Saturday, September 5, 2009

Was Joseph Smith Involved In Magic?

I just read this article posted on MormonCurtain and found it to be very interesting and worthy of re-posting here. Was Joseph Smith involved in magic? Read on and decide for yourself.

Conjuration of Moroni?
Posted by: confused

Professor Quinn feels that Joseph Smith may have been involved in "spirit conjurations" when he received the visitation concerning the gold plates which he used to translate the Book of Mormon:

Smith began praying late Sunday night on 21 September 1823. According to astrological guides, Sunday night was the only night of the week ruled by Jupiter... Jupiter, Smith's ruling planet, was the most prominent astrological symbol on the Smith family's golden lamen for summoning a good spirit....

Oliver Cowdery wrote that Smith began praying earnestly that Sunday night about "eleven or twelve" in order "to commune with some kind of messenger" (1835, 1:79). Scot's frequently cited 1665 instructions for conjuration (the edition upon which the Smith family's "Jehovah, Jehovah, Jehovah" parchment was based) specified that spirit conjurations should begin "at 11 a clock at night," and in describing a particular conjuration "at 11 a clock at night; not joyning to himself any companion, because this particular action will admit of none... providing beforehand the two Seals of the Earth, drawn exactly upon parchment... but if he desires it, they will engage to bring him the most pretious [sic] of their Jewels and Riches in twenty four hours; discovering unto him the way of finding hidden treasures and the richest mines"... The Smith's "Holiness to the Lord" parchment has those two seals...

REQUIRED TASK →
In the post on Joseph Smith and magic, on what date did Smith begin praying late Sunday night?

DATA SUPPLIED →

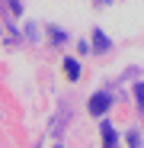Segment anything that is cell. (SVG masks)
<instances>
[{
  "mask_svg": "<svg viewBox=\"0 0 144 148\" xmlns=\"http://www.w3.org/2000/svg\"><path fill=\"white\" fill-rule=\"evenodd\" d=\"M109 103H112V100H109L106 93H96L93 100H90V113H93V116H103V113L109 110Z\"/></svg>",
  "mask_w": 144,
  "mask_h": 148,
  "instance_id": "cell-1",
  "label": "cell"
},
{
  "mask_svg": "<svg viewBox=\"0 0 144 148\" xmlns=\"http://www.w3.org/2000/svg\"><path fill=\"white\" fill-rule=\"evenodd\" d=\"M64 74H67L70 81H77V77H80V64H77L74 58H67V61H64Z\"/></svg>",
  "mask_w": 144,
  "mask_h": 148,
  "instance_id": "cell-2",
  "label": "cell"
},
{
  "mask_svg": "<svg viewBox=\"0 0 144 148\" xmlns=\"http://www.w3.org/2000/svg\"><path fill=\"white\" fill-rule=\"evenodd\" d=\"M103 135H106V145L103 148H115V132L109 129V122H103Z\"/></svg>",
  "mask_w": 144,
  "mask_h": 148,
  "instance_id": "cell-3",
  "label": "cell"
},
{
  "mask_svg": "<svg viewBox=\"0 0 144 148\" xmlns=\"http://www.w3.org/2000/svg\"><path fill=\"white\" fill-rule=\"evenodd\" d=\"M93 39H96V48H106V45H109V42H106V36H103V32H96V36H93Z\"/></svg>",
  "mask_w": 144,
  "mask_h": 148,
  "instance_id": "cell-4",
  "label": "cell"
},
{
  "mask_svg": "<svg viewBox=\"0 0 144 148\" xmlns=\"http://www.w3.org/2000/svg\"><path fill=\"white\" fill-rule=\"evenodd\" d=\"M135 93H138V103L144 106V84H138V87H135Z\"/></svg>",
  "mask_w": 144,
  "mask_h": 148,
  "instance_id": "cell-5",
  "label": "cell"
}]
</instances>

...

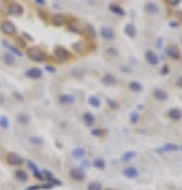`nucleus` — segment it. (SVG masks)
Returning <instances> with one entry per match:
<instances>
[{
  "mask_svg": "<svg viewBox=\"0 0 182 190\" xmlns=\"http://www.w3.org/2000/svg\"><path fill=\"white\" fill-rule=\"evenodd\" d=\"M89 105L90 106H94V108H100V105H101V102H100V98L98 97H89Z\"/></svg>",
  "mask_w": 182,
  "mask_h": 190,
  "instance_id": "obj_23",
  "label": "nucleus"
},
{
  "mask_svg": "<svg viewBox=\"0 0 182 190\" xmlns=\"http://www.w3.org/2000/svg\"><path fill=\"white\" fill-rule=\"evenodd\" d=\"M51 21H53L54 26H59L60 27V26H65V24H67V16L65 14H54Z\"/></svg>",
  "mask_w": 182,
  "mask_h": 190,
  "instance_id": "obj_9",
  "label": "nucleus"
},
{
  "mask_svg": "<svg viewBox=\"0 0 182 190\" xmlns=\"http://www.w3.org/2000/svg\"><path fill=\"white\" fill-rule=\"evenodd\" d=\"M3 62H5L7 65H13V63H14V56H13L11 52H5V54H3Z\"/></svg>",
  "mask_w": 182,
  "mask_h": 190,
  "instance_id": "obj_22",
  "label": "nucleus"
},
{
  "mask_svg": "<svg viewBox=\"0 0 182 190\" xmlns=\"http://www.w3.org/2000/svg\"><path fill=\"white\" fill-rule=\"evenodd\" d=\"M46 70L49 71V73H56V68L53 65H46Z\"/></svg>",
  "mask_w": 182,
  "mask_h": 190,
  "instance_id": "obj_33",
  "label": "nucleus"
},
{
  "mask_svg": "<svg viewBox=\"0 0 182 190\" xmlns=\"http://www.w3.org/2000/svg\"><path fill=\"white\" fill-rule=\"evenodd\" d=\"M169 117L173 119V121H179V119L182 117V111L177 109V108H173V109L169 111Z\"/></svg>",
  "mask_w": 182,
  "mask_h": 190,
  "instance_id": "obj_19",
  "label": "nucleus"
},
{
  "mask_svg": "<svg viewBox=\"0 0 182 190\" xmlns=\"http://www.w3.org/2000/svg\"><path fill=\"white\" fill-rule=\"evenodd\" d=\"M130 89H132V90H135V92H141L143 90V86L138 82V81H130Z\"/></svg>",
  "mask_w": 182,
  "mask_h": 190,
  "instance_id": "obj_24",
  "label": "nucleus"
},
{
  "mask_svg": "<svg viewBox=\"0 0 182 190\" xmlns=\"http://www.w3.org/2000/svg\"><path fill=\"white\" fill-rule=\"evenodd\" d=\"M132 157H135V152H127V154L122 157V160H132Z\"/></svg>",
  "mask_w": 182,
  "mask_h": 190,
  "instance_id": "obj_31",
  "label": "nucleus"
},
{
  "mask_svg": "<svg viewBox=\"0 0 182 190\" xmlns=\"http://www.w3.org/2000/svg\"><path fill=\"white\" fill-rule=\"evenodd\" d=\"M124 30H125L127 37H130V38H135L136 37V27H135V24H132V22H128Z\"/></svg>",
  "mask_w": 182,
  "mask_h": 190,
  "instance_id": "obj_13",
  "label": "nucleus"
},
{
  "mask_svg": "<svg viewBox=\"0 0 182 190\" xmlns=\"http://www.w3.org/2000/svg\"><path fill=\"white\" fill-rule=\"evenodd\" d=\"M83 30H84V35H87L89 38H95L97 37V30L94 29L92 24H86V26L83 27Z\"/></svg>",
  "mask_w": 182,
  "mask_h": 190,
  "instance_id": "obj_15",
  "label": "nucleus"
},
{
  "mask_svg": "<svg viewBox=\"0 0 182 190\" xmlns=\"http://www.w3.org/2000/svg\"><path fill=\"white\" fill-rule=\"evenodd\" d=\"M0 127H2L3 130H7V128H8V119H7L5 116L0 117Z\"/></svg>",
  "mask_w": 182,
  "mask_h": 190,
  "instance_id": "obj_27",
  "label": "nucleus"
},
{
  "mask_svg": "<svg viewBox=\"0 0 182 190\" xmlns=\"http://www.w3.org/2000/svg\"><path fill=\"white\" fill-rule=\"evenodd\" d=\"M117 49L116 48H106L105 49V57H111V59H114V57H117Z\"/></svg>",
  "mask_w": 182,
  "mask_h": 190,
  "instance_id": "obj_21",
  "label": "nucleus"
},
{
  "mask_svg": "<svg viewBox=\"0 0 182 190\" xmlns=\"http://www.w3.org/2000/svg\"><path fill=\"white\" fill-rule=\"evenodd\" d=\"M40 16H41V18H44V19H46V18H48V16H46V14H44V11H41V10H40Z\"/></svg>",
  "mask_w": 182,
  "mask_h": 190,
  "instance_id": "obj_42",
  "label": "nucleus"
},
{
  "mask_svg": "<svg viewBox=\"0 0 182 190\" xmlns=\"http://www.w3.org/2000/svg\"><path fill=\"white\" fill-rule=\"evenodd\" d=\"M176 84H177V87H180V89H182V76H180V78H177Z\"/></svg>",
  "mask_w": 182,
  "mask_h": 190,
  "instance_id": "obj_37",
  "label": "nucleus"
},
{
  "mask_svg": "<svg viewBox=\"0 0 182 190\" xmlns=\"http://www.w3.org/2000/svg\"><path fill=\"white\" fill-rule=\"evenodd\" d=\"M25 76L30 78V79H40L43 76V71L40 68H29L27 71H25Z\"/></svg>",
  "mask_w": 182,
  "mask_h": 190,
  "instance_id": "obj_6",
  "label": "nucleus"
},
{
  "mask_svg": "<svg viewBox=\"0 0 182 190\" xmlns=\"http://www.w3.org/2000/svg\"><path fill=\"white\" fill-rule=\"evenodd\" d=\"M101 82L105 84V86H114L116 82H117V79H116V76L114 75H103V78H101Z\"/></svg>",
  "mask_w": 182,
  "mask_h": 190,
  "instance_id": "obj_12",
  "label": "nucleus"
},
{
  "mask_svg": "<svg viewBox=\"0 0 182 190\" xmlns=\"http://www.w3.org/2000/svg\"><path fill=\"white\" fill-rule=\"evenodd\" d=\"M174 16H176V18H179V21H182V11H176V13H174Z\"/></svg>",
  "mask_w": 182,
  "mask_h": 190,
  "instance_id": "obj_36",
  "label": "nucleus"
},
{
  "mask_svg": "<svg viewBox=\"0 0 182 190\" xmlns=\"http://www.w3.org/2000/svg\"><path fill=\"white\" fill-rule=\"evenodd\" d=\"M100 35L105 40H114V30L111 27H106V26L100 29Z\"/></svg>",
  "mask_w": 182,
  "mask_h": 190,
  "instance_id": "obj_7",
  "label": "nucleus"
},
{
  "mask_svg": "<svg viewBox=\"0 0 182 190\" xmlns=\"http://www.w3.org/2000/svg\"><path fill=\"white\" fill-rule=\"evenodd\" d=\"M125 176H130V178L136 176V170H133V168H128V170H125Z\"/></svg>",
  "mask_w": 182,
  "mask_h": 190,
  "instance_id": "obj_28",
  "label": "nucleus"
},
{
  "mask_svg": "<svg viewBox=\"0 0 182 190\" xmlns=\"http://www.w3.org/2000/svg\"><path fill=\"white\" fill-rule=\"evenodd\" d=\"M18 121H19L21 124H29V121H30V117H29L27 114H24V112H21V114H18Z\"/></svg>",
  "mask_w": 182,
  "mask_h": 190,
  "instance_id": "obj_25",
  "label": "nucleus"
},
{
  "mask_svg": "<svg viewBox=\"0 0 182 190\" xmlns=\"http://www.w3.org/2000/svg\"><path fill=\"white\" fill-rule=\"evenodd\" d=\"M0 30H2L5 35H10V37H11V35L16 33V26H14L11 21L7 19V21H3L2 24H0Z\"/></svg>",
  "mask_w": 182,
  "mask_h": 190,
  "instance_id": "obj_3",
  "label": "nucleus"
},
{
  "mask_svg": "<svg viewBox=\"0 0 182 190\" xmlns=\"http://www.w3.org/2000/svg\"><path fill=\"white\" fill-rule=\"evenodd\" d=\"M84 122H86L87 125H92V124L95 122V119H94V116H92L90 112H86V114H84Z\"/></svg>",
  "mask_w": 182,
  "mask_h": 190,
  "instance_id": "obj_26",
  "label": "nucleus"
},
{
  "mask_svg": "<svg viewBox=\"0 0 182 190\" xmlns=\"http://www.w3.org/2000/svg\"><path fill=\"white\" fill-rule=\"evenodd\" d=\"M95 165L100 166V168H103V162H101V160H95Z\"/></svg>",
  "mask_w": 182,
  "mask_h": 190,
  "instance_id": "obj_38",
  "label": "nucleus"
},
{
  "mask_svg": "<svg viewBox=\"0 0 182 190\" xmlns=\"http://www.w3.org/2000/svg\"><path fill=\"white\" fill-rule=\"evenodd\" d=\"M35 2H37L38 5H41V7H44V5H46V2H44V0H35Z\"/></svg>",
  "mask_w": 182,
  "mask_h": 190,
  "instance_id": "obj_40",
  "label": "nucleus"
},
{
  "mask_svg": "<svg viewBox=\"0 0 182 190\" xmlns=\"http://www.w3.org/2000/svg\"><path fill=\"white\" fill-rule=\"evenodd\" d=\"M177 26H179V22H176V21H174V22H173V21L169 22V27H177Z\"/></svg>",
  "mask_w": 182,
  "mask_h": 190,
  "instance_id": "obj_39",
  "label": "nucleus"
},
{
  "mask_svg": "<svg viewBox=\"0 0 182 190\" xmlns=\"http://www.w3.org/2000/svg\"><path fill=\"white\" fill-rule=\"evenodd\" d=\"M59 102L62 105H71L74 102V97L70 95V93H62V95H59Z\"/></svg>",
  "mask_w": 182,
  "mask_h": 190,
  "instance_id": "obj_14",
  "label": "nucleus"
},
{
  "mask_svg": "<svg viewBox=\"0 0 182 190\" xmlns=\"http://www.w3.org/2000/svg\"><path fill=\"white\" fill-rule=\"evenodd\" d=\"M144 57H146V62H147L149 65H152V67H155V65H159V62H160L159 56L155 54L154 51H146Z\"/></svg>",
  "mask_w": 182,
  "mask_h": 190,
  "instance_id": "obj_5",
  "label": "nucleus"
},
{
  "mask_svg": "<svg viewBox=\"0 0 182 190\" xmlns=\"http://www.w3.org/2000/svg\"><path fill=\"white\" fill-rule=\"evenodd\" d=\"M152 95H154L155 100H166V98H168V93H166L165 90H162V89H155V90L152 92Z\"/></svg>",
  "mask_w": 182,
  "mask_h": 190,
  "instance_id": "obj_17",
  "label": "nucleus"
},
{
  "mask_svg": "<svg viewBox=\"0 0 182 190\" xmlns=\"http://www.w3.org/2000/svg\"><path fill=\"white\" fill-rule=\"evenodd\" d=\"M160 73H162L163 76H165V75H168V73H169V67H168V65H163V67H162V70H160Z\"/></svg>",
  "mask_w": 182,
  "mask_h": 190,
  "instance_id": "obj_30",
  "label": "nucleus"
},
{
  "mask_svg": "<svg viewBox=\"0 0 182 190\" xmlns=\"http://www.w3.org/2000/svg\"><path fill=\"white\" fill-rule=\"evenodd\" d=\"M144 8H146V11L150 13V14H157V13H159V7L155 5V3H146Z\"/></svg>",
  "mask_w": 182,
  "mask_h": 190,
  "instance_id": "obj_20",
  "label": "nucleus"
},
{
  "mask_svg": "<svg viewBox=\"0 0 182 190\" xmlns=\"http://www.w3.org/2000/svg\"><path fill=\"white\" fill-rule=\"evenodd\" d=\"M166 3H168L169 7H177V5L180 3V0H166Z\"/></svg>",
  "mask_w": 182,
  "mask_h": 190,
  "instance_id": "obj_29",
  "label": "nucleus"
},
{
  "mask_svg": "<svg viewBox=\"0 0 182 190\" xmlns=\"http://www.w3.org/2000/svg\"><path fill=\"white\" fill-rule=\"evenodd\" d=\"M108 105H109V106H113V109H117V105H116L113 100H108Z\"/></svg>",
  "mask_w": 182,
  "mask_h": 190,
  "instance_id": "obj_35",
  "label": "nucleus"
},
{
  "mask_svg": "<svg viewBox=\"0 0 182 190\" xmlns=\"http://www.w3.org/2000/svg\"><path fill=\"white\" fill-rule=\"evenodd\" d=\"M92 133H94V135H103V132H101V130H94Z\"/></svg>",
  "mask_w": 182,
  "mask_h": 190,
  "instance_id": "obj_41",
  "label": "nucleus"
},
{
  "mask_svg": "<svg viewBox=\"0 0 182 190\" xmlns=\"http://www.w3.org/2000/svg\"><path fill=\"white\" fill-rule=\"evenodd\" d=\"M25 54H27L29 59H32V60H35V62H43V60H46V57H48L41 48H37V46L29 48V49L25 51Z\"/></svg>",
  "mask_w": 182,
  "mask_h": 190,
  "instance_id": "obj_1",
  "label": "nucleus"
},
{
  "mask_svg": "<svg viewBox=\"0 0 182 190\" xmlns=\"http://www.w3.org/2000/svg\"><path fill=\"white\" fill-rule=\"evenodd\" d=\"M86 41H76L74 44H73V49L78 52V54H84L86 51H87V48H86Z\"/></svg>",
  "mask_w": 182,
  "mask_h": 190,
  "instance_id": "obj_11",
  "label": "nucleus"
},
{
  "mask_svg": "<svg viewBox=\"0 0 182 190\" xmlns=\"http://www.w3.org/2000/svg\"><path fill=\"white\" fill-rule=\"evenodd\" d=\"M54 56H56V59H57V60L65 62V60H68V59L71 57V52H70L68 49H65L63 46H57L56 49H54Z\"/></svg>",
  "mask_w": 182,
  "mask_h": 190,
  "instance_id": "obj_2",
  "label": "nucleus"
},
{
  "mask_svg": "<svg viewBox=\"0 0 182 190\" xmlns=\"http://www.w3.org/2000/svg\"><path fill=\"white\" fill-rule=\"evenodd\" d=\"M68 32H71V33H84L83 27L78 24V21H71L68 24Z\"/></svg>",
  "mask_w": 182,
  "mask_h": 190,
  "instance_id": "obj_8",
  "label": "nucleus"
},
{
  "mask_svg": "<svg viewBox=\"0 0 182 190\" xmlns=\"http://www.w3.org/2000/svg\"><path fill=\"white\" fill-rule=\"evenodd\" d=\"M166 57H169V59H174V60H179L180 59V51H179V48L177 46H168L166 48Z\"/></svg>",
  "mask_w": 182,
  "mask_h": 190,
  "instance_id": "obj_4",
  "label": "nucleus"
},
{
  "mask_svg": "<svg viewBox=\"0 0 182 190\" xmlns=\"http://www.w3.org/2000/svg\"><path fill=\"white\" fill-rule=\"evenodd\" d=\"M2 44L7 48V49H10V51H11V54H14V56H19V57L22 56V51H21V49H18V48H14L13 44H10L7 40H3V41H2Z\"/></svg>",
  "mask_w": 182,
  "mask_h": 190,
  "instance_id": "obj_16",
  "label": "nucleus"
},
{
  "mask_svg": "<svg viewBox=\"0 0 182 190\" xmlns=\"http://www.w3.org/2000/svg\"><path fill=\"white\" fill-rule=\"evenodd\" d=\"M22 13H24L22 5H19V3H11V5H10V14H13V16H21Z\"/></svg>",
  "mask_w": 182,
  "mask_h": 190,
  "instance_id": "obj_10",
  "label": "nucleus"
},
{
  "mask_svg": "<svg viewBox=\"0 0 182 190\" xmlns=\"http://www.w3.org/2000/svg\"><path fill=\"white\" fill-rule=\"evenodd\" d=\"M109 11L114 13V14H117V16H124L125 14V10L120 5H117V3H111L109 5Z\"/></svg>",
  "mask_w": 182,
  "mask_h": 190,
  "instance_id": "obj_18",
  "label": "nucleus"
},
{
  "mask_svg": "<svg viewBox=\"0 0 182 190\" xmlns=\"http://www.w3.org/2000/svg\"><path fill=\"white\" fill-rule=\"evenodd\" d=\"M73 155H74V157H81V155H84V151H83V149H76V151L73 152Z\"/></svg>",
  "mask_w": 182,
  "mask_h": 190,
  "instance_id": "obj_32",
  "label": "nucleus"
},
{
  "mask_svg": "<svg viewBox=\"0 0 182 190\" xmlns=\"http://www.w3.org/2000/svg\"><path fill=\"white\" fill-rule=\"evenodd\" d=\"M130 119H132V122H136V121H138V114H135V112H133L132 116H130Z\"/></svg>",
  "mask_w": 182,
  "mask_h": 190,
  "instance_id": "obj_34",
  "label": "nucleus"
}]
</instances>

FINISHED TASK →
21 September 1823